O ano era 1941. Imaginem só: 1941! O Brasil não tinha nenhuma Copa do Mundo; Elvis Presley cursava a primeira série numa escolinha do Mississipi. Enquanto isso, os bigodes de Hitler e de Stalin governavam, absolutos, a Alemanha e a União Soviética. Realmente, pode-se dizer uma época estranha. Perguntará o leitor, sempre curioso: “E o poker? E o poker?” Calma, amigos, que chego lá. Neste mesmo ano de 1941, em que os notáveis bigodes dirigiam potências internacionais, era assinado o Decreto-Lei nº 3.688 no Brasil.
Pois bem. Sete décadas depois, em 2010, tanto o bigode nazista de Hitler, quanto o comunista de Stalin, já entraram para a lata de lixo da história. Mas ainda vive, firme e forte, o Decreto nº 3.688. Que vitalidade! Que vitalidade! Prestes a comemorar o seu aniversário de 70 anos, ele já enterrou canalhas como Hitler e Stalin, heróis como Kennedy e Churchill, e outros tantos chefes de Estado.
Este número obscuro – 3.688 – é o da lei que impede a prática dos jogos de azar no Brasil. “Mas poker não é jogo de azar!”, há de notar o leitor. “É jogo de habilidade!” Bem colocado, bem colocado. Alguns reacionários, porém, não pensam assim. Em tempo já retifico: reacionários e ignorantes. Muitos deles são deputados, senadores, governadores – exatamente aqueles sujeitos que deveriam ser as cabeças mais iluminadas do nosso país.
Mas não se enganem, amigos: apesar de salubérrimo, o 3.688 é um cadáver político. “Como assim?”, dirá o leitor, confuso. Ao que responderei, seco e objetivo: “Um salubérrimo cadáver”. Apesar de apresentar vigorosos sinais vitais, o 3.688 tem seus dias contados. Digo isso pelo seguinte motivo: a história nos ensinou que a razão humana, cedo ou tarde, triunfa sobre a ignorância. E o Decreto-Lei nº 3.688, ao não excluir o poker da categoria de jogos de azar, é o exemplo máximo, a personificação perfeita, uma carta magna da estupidez humana.

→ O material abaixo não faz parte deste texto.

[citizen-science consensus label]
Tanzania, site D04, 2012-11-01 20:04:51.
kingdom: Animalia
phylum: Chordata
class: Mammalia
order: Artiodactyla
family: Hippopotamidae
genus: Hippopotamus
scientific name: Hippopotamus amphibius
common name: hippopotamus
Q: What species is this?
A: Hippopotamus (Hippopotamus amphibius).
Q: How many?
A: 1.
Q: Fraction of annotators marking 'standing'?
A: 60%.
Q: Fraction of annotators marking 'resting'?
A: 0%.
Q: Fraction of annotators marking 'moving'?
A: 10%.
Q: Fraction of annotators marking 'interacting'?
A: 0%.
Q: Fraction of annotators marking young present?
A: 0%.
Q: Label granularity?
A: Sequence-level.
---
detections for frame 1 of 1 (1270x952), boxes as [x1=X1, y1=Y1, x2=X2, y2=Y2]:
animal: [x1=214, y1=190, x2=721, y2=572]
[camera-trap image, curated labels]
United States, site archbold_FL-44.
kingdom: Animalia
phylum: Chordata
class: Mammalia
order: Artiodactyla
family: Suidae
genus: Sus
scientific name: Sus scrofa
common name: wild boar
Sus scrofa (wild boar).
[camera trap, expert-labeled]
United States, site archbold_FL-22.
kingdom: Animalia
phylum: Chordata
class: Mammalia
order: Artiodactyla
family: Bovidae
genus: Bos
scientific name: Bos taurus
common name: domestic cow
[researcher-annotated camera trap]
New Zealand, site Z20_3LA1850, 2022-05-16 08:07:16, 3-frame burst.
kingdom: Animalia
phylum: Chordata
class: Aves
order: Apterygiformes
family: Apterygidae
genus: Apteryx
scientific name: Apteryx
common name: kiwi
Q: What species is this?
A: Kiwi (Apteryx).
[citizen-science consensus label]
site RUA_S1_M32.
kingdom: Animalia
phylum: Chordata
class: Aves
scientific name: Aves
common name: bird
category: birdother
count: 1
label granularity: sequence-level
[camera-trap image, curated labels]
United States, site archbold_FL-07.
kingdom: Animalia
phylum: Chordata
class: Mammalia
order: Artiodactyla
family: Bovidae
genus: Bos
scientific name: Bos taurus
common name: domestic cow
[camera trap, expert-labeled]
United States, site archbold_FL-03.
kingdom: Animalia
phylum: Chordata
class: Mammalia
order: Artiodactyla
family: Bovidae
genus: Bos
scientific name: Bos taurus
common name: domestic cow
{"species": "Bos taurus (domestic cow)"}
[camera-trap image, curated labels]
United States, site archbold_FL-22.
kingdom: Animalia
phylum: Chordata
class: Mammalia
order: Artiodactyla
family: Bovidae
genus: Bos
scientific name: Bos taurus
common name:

Nesta coluna da CardPlayer Brasil, já escrevi que, até o século passado, o jogador de poker tinha síndrome de vira-lata. Quando passava a carrocinha, cada um de nós tremia; tínhamos medo de sermos laçados. Hoje, não mais. O jogador de poker virou estrela de Hollywood, virou astro do rock, virou gênio do esporte. E aqui, no Brasil, estamos trilhando o mesmo caminho. Mas ainda há muito a fazer.
Alguns dias atrás, tive uma conversa interessante. Uma amiga me chamou para o bar. “Não dá”, respondi. “Vou jogar poker hoje”. E ela, risonhamente: “Que medo de você!” Vejam vocês: como se eu fosse um gângster, ela ficou com medo de mim! Importante ressaltar que o “medo” sorridente dela denunciou, também, uma certa admiração. Ela imaginou que eu fosse um tipo perigoso, que jogava cartas com caubóis armados, numa sala escura e esfumaçada.
Volto à política. Eis que o ilustre senador Garibaldi Alves Filho (PMDB-RN) aparece, no ano passado, com o Projeto de Lei nº 255/09. Dir-se-ia um irmão caçula do 3.688. A intenção de Garibaldi é criminalizar os jogos de azar na internet. Se o projeto for aprovado, o brasileiro não poderá jogar poker live, tampouco online, na pátria mãe.
Enquanto o poker é caçado por reacionários a pontapés e pauladas, como se fosse uma ratazana obesa, os verdadeiros jogos de azar são promovidos pelo Estado. Como a Mega Sena, a Lotomania, etc. etc. É o tipo de coisa que só poderia acontecer, para citar Zé Simão, no “país da piada pronta”. Muitos anos já se passaram. E ainda vivemos a ressaca de 1941.